Under the guise of  “eliminating red tape”, this dangerous piece of legislation allowed mining companies to self-monitor their own activities…”

See: National’s disdain for taking responsibility

And now Key and his mates want us – the tax-paying public who will eventually have to shell out (again) for any deep sea disaster clean-up – to trust them that they have assessed the risks properly and implemented appropriate safety measures?

Like hell.

Because it wasn’t too long ago that Anadarko’s own corporate affairs manager, Alan Seay,  made a startling admission on Radio NZ.

On 23 October, Seay admitted  it would take two weeks before an oil blow-out and spill could be capped. Listen to Seay answering Kathryn Ryan’s question at 15:45,

Ryan: “How long Alan, to bring in [equipment] and cap any spill?

Seay: “Well, you know, there are so many what-ifs involved in that, but you’ll have seen estimates of up to 14 days, or, yes, two weeks to bring say a capping stack into New Zealand and get that into place. So there’s a great deal of equipment that’s available in specialised locations...”

Listen: Reaction to Greenpeace-commissioned oil spill modelling report

Two weeks.

That is Anadarko’s own admission as to how long it would take to bring in specialised equipment to cap a blow-out.

Because none of that specialised gear exists in New Zealand.

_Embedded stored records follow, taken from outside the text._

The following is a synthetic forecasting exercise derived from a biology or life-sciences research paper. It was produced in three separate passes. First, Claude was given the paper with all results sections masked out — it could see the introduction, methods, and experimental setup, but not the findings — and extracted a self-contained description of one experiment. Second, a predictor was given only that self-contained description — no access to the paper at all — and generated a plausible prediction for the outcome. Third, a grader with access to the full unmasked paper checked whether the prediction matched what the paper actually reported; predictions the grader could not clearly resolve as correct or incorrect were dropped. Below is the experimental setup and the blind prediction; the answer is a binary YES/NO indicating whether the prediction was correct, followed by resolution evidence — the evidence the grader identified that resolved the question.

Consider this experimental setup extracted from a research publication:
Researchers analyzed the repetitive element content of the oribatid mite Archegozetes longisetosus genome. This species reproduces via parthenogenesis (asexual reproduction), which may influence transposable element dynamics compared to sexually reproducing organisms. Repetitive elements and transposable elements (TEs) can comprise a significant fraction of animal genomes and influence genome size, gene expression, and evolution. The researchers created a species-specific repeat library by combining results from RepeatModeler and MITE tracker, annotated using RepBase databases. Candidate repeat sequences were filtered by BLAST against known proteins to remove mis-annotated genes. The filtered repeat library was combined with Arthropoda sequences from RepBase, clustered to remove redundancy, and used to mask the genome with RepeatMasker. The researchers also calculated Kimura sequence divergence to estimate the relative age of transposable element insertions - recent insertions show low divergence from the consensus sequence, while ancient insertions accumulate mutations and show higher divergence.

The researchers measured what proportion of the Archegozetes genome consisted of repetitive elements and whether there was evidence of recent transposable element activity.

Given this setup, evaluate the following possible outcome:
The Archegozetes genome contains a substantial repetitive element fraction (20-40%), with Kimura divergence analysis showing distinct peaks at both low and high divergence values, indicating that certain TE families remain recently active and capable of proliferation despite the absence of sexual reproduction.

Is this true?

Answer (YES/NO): YES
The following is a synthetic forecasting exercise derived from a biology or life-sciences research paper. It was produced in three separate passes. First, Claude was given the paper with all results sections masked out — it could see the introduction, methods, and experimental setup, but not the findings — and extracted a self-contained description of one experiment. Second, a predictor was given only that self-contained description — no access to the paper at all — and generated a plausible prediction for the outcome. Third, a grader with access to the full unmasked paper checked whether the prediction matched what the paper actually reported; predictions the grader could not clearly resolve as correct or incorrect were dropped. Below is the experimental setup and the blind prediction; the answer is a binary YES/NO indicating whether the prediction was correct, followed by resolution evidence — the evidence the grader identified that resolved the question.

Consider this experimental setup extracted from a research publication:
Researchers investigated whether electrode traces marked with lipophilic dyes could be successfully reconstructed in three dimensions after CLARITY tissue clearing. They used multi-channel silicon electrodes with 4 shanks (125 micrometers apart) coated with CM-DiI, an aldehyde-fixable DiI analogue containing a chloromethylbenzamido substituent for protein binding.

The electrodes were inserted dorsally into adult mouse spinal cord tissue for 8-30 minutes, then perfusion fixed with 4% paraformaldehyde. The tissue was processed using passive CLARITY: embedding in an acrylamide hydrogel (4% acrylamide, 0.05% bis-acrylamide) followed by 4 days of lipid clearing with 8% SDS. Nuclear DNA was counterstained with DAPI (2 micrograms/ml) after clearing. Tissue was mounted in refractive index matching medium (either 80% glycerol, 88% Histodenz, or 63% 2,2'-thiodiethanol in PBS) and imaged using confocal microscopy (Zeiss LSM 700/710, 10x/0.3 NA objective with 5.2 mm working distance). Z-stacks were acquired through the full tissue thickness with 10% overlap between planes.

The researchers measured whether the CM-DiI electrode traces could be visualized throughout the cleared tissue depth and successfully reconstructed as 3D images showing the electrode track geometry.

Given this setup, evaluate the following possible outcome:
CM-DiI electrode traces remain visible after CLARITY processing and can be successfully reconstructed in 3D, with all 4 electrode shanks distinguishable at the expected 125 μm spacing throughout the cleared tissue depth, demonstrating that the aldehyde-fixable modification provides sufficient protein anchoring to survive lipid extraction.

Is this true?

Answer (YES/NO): NO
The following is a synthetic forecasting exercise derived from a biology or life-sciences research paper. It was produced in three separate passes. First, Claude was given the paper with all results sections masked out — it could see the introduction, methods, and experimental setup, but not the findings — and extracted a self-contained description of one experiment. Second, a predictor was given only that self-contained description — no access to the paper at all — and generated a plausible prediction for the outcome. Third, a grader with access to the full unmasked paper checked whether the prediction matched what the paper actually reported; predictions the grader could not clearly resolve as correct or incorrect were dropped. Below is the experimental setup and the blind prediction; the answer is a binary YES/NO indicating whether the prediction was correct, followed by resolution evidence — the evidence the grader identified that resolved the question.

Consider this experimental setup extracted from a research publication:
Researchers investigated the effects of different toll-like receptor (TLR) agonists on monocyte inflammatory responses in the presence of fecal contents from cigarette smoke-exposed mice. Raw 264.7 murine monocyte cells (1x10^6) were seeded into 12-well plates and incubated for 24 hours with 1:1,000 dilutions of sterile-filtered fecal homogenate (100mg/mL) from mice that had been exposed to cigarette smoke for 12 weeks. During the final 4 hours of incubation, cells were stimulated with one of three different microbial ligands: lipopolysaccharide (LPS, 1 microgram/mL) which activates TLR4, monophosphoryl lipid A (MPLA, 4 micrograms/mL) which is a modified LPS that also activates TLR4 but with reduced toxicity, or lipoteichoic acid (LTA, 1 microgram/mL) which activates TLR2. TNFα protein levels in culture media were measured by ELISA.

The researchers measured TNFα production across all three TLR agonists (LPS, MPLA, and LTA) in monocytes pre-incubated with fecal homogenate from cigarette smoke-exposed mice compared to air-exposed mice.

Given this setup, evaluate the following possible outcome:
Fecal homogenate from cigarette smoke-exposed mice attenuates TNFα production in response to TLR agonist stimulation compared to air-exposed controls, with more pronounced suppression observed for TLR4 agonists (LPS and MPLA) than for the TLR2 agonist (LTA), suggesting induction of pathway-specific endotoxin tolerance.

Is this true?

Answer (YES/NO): YES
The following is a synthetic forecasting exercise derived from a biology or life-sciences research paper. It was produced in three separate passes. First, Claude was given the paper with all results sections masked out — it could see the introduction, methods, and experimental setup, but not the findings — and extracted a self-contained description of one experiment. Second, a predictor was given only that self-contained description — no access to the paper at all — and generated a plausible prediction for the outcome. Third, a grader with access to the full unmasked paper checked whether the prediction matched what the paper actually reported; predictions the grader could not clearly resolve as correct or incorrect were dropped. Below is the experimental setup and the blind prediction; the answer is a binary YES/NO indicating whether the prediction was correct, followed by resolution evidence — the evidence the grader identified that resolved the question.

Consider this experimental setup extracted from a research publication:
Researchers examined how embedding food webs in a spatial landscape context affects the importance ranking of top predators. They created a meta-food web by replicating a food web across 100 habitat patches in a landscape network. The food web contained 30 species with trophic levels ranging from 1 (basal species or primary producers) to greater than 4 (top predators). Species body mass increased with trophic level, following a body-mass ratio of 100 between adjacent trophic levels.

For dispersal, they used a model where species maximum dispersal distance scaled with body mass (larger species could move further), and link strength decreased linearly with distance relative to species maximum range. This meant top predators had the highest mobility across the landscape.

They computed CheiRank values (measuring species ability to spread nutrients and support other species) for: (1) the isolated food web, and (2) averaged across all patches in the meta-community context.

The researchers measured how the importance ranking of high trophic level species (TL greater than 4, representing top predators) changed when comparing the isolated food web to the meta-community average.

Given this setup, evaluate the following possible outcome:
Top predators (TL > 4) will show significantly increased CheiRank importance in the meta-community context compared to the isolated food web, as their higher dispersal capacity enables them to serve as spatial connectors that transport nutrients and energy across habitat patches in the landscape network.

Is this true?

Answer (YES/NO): YES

Within that time, two weeks of uninterrupted oil would be gushing into the sea off our coastline, and eventually would end up on our beaches and estuaries.

As happened with the Deepwater Horizon blow-out in 2010.

Or these other instances of oil spills in the Gulf of Mexico,

3 June 1979: Gulf of Mexico: exploratory oil well Ixtoc 1 blew out, spilling an estimated 140 million gallons of crude oil into the open sea. Although it is one of the largest known oil spills, it had a low environmental impact.

8 June 1990: off Galveston, Tex.: Mega Borg released 5.1 million gallons of oil some 60 nautical miles south-southeast of Galveston as a result of an explosion and subsequent fire in the pump room.

16 September 2004 (to present):  Oil is continually leaking from the site of a Taylor Energy platform (Platform 23051) that was destroyed by Hurricane Ivan in 2004, and the Ocean Saratoga rig is back on site working to plug the leaks.

27 July 2010:  Abandoned oil well  leaks oil into a Louisiana bay about 35 miles south of New Orleans after a barge crashed into the structure.

Source
Source

Anyone thinking they can rely on Maritime NZ should think again. Despite being mandated to take charge of any oil-well disaster – Maritime NZ has no specialised equipment to speak of (see: Anadarko Oil spill equipment grossly inadequate).

Neither Anadarko nor Maritime NZ has anywhere near this kind of equipment, as used in the 2010 Deepwater Horizon Gulf blow-out,

Nearly 2,000 personnel are involved in the response effort with additional resources being mobilized as needed.

79 response vessels have been responding on site, including skimmers, tugs, barges and recovery vessels to assist in containment and cleanup efforts. In addition, six fixed-wing aircraft, 11 helicopters, 10 remotely operated vehicles, and two mobile offshore drilling units have been deployed. Two C-130 aircraft equipped with aerial spray systems were en route Friday afternoon, according to the Defense Department.

More than 217,000 feet of boom (barrier) has been assigned to contain the spill; an additional 305,760 feet is available.

Source: Gulf Oil Spill, by the Numbers

This is the risk that Key  is irresponsibly exposing our country to.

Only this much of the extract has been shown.